**Aim:** Copy the records from the line with "Is the real-world" up to and including the line with "100 centimetres", swapping "stone staircase" for "stone stairway" and keeping everything else the same.

--- Exercise material ---

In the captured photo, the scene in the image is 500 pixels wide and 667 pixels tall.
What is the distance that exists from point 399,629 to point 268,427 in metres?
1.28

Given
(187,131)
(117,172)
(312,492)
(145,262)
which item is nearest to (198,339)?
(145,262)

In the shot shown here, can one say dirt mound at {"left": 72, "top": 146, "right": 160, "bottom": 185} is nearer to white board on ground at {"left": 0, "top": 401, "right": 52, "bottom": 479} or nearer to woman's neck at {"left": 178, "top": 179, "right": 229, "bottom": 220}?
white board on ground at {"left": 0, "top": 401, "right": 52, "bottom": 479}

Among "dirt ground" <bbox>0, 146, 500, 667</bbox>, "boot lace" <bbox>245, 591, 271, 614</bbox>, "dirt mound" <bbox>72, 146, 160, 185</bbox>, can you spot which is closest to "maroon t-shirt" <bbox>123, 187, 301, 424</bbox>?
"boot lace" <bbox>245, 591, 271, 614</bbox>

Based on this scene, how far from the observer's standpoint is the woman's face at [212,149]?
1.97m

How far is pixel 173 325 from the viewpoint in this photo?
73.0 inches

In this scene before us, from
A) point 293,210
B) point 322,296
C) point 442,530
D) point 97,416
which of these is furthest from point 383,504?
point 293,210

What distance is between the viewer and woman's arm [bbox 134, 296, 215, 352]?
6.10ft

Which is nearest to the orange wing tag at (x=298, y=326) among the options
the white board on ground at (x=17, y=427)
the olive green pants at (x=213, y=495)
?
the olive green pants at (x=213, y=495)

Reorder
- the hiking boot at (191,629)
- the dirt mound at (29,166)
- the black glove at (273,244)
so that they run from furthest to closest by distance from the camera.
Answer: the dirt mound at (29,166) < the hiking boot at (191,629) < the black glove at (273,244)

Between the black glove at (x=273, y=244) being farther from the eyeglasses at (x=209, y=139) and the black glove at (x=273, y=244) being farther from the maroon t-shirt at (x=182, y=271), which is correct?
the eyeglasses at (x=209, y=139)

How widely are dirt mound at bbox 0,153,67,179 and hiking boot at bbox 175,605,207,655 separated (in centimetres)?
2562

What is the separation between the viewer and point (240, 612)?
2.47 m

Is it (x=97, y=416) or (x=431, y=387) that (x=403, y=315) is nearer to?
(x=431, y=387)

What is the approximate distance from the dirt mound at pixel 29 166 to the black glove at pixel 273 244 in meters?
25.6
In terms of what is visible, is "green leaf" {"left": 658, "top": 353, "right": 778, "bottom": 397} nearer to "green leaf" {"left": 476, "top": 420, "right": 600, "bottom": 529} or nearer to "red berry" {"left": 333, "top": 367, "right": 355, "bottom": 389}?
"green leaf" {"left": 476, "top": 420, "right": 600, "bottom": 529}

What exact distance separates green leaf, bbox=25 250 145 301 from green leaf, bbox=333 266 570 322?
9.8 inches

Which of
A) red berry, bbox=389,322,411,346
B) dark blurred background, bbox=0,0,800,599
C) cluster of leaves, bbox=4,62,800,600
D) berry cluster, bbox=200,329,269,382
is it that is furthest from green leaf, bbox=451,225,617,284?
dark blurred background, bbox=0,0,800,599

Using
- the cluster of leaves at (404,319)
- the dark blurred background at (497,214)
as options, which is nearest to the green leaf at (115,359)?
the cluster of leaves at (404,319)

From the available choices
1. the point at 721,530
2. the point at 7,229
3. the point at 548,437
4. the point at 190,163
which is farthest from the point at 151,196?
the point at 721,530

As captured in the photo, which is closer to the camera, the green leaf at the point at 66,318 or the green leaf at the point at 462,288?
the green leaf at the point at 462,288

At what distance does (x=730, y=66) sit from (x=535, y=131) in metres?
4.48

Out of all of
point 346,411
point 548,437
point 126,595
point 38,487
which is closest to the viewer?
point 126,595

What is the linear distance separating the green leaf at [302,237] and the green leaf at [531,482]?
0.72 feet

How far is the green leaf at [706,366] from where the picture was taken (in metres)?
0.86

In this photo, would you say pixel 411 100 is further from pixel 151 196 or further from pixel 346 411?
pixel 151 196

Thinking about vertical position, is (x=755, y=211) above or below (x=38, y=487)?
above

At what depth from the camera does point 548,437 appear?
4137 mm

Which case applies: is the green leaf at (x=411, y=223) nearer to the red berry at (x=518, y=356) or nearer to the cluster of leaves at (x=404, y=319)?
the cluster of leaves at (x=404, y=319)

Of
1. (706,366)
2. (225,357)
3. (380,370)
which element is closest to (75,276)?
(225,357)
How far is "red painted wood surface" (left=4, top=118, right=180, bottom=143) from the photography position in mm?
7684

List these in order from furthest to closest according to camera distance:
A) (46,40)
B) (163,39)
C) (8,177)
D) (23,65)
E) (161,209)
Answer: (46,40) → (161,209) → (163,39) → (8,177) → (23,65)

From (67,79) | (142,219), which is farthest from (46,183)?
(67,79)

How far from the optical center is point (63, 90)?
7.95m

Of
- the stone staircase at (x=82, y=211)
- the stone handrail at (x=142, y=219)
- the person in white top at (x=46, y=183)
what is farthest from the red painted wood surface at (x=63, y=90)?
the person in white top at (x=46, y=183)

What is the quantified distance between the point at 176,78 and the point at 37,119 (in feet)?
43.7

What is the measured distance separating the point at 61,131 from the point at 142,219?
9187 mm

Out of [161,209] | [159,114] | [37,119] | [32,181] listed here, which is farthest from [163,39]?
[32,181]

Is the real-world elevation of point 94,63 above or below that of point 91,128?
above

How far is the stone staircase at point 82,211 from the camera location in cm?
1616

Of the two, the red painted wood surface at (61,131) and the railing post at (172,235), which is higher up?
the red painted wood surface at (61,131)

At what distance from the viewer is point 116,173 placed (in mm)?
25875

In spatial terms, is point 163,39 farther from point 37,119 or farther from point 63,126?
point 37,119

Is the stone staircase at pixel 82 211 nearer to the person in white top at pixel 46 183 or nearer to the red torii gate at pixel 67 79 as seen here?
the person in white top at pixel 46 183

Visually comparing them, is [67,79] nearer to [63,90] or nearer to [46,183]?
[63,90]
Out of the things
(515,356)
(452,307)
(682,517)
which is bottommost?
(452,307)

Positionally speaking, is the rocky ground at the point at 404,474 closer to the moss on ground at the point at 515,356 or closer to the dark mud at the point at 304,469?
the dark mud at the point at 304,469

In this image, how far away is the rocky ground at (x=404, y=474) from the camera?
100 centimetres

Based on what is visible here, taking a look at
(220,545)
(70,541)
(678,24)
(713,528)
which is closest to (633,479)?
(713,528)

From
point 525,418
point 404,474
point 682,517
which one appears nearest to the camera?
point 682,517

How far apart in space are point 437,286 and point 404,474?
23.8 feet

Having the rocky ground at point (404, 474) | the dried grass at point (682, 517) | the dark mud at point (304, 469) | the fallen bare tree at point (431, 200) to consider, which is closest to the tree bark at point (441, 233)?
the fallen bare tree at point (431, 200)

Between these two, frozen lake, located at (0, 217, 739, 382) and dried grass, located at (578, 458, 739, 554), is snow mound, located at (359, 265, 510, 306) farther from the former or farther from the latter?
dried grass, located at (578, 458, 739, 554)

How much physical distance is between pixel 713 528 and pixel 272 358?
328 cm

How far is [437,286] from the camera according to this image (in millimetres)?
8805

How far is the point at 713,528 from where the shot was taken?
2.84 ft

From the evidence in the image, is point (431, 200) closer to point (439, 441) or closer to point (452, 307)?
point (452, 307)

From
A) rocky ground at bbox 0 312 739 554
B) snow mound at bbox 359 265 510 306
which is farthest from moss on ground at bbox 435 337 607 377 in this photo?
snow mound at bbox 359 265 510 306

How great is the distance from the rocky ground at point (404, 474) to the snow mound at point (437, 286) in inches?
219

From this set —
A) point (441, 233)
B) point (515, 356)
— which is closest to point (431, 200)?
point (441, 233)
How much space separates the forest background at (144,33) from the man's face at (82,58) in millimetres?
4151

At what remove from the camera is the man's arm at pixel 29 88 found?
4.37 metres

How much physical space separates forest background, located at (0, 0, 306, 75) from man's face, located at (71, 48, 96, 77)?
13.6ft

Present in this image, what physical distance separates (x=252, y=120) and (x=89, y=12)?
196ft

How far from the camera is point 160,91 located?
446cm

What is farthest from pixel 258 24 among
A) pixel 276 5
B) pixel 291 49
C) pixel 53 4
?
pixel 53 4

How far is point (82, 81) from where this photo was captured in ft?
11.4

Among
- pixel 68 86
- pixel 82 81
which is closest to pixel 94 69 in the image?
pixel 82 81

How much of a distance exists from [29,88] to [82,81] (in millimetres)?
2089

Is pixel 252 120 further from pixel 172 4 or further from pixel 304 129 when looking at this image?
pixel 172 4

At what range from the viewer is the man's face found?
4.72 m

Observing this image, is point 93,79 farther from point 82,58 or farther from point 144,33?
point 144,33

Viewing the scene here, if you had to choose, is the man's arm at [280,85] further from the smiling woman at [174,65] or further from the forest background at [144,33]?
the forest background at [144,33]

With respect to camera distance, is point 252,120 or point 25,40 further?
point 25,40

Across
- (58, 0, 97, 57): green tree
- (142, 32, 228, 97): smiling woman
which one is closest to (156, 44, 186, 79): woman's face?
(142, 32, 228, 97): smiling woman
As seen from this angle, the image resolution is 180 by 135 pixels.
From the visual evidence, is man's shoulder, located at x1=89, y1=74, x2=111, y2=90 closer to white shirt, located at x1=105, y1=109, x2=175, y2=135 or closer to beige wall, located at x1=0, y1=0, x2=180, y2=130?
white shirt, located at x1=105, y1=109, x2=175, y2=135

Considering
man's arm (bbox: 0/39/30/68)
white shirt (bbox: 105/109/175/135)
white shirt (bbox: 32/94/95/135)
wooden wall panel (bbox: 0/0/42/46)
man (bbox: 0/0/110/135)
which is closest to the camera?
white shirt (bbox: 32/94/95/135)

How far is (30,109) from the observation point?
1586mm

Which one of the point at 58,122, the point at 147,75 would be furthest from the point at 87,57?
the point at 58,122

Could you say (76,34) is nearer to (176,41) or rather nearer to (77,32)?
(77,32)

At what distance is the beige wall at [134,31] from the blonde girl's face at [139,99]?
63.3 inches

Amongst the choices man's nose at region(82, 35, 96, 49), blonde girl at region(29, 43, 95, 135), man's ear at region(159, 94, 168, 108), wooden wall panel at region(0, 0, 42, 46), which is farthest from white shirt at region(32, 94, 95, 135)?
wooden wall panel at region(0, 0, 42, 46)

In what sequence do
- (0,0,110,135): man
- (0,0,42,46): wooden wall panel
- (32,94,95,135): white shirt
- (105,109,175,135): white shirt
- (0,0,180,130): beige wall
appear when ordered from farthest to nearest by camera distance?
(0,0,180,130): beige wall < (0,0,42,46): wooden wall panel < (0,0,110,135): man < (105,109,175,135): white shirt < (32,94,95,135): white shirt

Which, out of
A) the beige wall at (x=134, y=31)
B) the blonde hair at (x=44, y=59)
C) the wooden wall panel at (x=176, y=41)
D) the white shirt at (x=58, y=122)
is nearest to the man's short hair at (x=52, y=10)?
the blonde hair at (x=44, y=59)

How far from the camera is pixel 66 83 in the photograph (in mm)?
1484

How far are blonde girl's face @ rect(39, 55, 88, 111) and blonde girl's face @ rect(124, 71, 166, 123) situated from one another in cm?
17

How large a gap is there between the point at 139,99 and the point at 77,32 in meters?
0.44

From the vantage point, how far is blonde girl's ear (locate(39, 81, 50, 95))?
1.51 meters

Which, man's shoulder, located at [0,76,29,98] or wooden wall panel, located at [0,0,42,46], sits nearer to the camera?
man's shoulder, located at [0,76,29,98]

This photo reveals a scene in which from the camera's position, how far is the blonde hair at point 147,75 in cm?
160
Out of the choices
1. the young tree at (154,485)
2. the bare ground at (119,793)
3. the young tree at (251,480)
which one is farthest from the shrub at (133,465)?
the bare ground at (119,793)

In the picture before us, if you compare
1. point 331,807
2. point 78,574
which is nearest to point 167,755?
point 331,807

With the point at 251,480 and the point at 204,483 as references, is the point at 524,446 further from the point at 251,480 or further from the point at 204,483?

---

**Result for this exercise:**
Is the real-world elevation of point 94,63 above or below that of point 91,128?
above

How far is the stone stairway at point 82,211 from the camera location in cm?
1616

Of the two, the red painted wood surface at (61,131) and the railing post at (172,235), which is higher up?
the red painted wood surface at (61,131)

At what distance from the viewer is point 116,173 placed (in mm)?
25875

In spatial terms, is point 163,39 farther from point 37,119 or farther from point 63,126?
point 37,119

Is the stone stairway at pixel 82 211 nearer to the person in white top at pixel 46 183 or nearer to the red torii gate at pixel 67 79 as seen here?
the person in white top at pixel 46 183

Visually comparing them, is [67,79] nearer to [63,90] or nearer to [46,183]?
[63,90]
Out of the things
(515,356)
(452,307)
(682,517)
which is bottommost?
(452,307)

Positionally speaking, is the rocky ground at the point at 404,474 closer to the moss on ground at the point at 515,356 or closer to the dark mud at the point at 304,469?
the dark mud at the point at 304,469

In this image, how far away is the rocky ground at (x=404, y=474) from the camera?
100 centimetres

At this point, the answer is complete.